*What is expected*:
Write a continuation of the text about the Destination Lithuanian America heritage map, beginning right after its final line about the 2019 expedition.

** Opening Excerpt to read block **

= Destination Lithuanian America =

Online interactive map of Lithuanian heritage sites in USA

Destination Lithuanian America ("Tikslas - Amerika") is an online interactive map of Lithuanian heritage sites of America.

Destination Lithuanian America includes 650 sites such as Lithuanian-American churches, cemeteries, monuments, monasteries, club buildings, plaques, graves of the famous Lithuanian-Americans, Lithuanian-named localities in America. The aim of the map is to include each site meeting its criteria.

Destination Lithuanian America is being created during field trips where volunteers from Lithuania visit each site in person, taking photographs and learning the history of the site from the local Lithuanian-Americans. This information is then made available online.
- 2017 expedition covered New England and Mid-Atlantic and added 300+ sites with a participation of some 200 Lithuanian-Americans.
- 2018 expedition covered Midwest and added 200+ sites with a participation of some 300 Lithuanian-Americans.
- 2019 expedition covered Canada, western New York and northern New England, adding ~100 new sites.

** Closing Excerpt to read block **
** Opening Information provided block **

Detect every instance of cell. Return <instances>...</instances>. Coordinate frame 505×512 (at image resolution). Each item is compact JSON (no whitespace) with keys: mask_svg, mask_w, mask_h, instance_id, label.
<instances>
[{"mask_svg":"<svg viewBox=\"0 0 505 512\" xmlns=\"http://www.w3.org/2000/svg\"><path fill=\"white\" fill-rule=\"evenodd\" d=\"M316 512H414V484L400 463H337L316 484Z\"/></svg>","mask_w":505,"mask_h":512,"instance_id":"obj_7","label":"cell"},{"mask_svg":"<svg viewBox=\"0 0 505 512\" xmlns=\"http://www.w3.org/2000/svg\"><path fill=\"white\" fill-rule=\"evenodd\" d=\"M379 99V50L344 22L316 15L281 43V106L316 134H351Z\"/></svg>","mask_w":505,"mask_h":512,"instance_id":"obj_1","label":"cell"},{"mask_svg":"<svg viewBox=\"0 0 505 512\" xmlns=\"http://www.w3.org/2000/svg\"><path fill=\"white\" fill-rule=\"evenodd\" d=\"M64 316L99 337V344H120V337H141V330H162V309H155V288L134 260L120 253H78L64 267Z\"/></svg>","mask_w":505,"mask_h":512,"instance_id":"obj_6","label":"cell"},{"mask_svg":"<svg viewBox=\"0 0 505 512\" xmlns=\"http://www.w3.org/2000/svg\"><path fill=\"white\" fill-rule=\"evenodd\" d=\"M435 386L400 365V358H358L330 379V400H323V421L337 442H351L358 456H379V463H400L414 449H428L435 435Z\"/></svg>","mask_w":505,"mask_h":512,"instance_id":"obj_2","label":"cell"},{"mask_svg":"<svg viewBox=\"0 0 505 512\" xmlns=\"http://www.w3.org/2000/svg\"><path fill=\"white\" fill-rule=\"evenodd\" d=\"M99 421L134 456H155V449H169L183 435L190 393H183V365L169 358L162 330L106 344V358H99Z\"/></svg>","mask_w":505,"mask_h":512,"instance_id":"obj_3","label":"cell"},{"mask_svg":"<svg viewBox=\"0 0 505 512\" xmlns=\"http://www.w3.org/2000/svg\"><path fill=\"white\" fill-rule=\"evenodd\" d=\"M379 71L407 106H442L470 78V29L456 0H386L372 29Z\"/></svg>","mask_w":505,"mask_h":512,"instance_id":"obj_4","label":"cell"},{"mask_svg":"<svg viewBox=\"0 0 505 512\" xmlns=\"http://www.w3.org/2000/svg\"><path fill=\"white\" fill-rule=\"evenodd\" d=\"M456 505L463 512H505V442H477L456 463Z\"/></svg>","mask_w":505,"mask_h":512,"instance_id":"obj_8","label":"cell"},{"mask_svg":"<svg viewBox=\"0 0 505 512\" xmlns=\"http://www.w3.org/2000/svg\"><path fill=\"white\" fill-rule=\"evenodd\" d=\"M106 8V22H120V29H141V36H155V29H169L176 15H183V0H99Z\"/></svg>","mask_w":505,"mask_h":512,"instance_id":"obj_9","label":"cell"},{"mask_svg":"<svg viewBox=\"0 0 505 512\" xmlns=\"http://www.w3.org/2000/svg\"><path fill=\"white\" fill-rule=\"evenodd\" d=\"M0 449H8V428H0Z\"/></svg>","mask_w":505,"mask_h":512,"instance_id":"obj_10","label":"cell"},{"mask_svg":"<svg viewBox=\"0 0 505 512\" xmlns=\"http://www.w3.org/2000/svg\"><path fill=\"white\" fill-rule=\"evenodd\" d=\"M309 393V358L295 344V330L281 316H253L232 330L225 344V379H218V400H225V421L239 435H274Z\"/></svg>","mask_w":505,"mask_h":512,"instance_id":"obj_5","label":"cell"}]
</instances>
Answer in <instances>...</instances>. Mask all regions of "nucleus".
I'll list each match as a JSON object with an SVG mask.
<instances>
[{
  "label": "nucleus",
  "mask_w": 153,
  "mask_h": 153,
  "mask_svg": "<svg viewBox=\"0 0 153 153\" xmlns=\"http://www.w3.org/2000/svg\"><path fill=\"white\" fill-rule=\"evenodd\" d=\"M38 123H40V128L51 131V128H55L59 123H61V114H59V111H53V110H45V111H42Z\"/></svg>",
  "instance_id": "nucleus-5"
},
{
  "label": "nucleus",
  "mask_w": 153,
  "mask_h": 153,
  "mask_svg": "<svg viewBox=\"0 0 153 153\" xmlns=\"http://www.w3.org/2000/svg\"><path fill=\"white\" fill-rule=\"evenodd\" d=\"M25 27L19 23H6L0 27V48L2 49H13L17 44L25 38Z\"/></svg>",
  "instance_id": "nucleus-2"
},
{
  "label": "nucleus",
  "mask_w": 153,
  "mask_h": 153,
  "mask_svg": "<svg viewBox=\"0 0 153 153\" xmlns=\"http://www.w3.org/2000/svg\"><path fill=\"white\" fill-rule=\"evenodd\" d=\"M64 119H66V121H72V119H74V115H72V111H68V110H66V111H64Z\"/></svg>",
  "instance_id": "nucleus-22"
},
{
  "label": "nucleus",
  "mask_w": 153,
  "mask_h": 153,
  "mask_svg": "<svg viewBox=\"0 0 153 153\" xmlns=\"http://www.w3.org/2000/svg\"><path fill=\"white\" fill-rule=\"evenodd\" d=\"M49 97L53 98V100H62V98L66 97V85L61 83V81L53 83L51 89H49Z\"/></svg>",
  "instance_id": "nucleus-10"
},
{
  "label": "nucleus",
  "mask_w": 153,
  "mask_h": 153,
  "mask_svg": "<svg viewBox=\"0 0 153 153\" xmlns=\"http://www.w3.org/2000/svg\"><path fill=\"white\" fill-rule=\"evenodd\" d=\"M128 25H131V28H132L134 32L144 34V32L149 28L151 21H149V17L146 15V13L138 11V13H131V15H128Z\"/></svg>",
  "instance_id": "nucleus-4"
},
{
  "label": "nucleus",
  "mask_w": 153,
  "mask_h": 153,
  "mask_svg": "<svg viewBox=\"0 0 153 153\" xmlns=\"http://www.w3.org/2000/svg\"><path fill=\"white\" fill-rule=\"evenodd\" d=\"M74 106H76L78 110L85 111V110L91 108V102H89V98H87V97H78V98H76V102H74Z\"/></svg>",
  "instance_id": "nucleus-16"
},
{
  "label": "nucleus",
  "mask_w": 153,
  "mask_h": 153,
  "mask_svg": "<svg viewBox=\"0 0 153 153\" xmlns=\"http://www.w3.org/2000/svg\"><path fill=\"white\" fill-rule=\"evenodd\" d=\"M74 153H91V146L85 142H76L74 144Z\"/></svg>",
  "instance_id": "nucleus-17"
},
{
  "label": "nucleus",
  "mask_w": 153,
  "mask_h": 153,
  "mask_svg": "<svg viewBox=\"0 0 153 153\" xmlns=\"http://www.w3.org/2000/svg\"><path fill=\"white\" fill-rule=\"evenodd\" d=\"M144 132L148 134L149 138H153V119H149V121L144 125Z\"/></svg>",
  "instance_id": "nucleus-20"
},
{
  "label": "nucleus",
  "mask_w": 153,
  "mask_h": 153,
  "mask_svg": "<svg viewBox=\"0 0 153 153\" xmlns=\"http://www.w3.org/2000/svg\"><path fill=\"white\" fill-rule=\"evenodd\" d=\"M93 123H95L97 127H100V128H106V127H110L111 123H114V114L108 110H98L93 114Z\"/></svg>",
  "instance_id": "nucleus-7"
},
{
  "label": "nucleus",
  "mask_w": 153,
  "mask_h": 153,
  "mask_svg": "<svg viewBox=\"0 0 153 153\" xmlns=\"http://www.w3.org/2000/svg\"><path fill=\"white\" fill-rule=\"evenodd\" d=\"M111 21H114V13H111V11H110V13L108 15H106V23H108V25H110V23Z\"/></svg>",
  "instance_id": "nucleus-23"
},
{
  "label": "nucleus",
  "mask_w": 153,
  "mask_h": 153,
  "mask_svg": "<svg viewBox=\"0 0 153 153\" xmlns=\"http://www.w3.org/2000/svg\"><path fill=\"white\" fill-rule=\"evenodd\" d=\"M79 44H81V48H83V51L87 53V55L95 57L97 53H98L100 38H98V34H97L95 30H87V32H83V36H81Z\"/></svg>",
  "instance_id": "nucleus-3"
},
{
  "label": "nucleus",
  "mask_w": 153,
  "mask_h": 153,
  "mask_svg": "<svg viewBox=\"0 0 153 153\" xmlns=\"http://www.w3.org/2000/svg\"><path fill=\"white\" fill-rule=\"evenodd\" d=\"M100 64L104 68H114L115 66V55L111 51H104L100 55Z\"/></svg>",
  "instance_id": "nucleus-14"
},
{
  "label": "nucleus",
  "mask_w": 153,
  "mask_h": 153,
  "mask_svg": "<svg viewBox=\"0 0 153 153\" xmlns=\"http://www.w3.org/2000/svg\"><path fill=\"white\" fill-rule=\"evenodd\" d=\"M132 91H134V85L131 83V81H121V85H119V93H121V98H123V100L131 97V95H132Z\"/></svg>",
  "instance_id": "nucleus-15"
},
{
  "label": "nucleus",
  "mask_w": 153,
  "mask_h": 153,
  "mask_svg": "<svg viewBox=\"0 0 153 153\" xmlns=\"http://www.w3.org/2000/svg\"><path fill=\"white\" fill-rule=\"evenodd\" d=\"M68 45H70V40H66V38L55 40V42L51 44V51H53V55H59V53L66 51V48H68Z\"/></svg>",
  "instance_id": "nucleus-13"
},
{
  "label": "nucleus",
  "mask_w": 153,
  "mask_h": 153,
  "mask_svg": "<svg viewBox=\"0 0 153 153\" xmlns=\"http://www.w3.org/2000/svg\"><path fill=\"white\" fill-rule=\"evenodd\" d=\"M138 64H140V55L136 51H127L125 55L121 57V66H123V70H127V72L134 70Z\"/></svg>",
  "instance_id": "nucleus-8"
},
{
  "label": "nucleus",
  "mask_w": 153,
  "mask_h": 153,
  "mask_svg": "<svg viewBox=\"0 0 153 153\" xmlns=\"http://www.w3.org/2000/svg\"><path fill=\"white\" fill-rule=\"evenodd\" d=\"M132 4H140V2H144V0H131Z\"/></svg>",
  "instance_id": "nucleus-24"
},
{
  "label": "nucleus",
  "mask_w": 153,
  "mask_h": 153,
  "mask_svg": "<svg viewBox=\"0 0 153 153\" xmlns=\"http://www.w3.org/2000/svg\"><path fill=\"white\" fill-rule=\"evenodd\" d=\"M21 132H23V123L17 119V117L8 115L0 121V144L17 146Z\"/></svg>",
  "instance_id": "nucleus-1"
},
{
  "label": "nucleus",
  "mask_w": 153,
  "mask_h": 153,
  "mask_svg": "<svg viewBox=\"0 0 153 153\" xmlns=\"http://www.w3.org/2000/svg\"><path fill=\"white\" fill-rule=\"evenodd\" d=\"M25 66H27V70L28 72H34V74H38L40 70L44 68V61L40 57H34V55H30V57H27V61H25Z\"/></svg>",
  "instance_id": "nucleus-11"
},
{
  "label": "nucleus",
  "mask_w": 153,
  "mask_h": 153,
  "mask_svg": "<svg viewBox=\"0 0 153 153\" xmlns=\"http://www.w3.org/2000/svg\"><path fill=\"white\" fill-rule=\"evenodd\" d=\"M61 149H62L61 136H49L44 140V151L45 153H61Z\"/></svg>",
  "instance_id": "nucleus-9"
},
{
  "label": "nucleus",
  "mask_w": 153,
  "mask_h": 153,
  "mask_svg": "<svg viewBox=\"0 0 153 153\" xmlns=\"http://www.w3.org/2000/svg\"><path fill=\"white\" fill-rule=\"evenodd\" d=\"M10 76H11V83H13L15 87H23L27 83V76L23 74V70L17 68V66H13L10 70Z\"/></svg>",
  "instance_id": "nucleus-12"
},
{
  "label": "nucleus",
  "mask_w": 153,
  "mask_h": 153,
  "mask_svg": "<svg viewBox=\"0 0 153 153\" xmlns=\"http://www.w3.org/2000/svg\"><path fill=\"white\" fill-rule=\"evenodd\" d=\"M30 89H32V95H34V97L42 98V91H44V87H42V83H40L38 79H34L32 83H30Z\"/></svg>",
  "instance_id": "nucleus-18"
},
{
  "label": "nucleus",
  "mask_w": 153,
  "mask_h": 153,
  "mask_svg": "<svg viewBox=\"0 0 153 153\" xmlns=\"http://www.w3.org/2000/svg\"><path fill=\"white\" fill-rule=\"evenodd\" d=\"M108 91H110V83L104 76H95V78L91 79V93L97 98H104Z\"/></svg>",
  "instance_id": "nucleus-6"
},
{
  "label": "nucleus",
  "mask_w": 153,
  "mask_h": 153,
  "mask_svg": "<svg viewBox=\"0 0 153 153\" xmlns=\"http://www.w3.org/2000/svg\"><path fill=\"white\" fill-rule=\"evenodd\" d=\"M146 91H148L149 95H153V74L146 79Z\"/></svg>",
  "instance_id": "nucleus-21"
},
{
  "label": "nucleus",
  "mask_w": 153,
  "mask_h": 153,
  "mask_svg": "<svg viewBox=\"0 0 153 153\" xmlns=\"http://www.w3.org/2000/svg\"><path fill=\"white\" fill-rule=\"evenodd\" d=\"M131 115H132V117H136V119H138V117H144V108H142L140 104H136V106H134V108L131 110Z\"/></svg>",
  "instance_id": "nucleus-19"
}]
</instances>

** Closing Information provided block **

*Solved problem*:
- 2021 expedition (postponed from 2020 due to COVID) covered southern and western USA.
- 2022 expedition revisited Mid-Atlantic adding additional sites, and, moreover, visited Alberta and Alaska.
- 2023 expedition revisited New England and Midwest and added Manitoba and further reaches of Ontario and Quebec.

Destination Lithuanian America is a non-profit project. It has been partly funded by the government of Lithuania as part of the centenary of the Republic of Lithuania celebrations. The remainder of the funding was covered by Lithuanian-American organizations, Lithuanian-Americans and other Lithuanians through means such as crowd-funding.

Destination Lithuanian America map is bilingual (Lithuanian and English languages)

Destination Lithuanian America volunteers also record interviews with the Lithuanian-heritage keepers in America that have been then shown as Lithuanian-language series by the LRT television.

Together with the map, a sister project "Global True Lithuania", which is an encyclopedia of Lithuanian heritage online, is expanded with new articles. In contrast to the Destination Lithuanian America map, the encyclopedia covers Lithuanian heritage worldwide.

Both projects have been created and are led by Augustinas Žemaitis.